It's been a little over a year since Pam posted President Hinckley's quote. Perhpas it was just my expectations coloring my percpetions, but it seemed that shortly thereafter the general level of kindness and respect improved in posts on lds.net.

Real or not, it does seem to me that there has been creep back towards more base forms of communication. Is it just me, or has acerbic comments, and cutting witt - jabs guised as humor - been on the increase? Especially as of late? I know I'm not immune from the creep, and have found a need to check myself. Perhaps it's time for a reevaluation how we all treat our brothers and sisters.

Just my $0.02

[W]e need to be civil in our discourse and respectful in our interactions. This is especially true when we disagree. The Savior taught us to love even our enemies. The vast majority of our members heed this counsel. Yet there are some who feel that venting their personal anger or deeply held opinions is more important than conducting themselves as Jesus Christ lived and taught. I invite each one of us individually to recognize that how we disagree is a real measure of who we are and whether we truly follow the Savior. It is appropriate to disagree, but it is not appropriate to be disagreeable.

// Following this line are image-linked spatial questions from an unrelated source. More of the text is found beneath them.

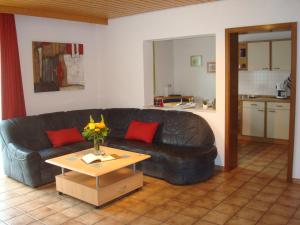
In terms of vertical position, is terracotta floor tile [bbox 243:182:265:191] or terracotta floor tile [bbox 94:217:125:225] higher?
terracotta floor tile [bbox 94:217:125:225]

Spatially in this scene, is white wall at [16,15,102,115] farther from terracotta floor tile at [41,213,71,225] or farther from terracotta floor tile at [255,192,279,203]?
terracotta floor tile at [255,192,279,203]

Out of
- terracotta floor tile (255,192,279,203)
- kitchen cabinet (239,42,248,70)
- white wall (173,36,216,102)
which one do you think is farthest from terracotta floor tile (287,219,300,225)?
white wall (173,36,216,102)

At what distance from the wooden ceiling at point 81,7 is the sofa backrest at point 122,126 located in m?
1.59

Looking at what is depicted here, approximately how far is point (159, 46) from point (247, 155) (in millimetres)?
3557

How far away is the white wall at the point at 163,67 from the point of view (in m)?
7.96

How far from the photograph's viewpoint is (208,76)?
7.92 m

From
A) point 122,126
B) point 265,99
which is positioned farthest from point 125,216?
point 265,99

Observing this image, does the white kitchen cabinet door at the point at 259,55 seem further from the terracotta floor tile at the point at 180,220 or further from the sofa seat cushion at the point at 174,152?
the terracotta floor tile at the point at 180,220

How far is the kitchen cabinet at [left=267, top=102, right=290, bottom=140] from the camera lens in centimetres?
631

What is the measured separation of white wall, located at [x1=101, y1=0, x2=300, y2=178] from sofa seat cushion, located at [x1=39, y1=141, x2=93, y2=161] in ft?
4.61

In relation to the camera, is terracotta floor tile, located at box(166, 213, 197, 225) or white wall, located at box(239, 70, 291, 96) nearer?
terracotta floor tile, located at box(166, 213, 197, 225)

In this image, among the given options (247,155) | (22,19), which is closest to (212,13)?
(247,155)

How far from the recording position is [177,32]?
17.1 feet

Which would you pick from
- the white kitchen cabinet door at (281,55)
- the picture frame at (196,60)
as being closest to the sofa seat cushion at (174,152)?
the white kitchen cabinet door at (281,55)
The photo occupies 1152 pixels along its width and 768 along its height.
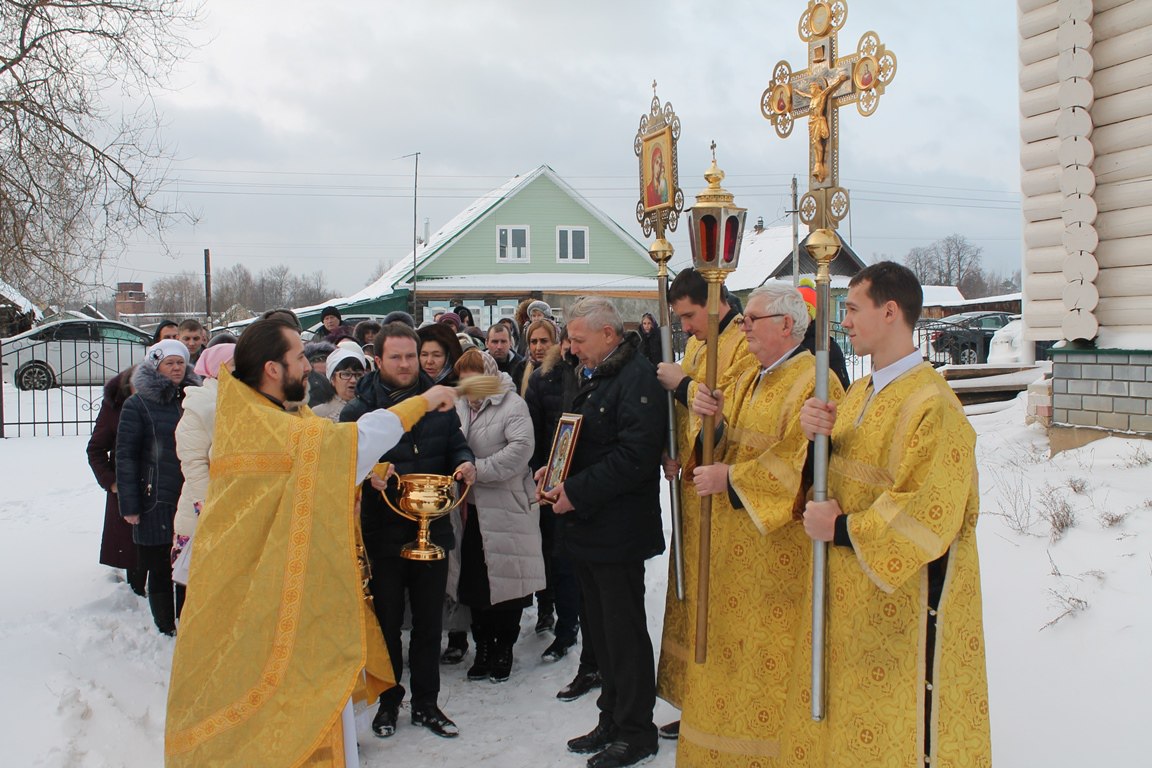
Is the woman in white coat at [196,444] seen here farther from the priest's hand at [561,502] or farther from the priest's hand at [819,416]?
the priest's hand at [819,416]

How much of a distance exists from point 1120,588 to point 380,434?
3.83 m

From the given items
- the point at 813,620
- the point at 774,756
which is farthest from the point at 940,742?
the point at 774,756

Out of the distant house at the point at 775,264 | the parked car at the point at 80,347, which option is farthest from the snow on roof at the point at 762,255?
the parked car at the point at 80,347

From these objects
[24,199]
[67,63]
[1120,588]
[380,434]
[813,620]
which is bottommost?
[1120,588]

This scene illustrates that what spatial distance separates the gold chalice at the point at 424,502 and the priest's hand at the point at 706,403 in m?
1.19

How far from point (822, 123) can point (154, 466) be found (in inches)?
160

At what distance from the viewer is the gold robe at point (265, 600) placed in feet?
10.1

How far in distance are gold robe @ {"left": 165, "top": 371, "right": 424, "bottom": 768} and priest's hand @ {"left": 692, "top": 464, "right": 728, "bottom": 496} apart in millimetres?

Elder Quentin L. Cook Of the Quorum of the Twelve Apostles - We Follow Jesus Christ - General Conference, May, 2010

I especially note: "how we disagree is a real measure of who we are and whether we truly follow the Savior". So true! I want to be a better disciple. I want to improve how I correspond when I disagree with someone. If I offend anyone, please let me know via PM that I may know where I need to take corrective action.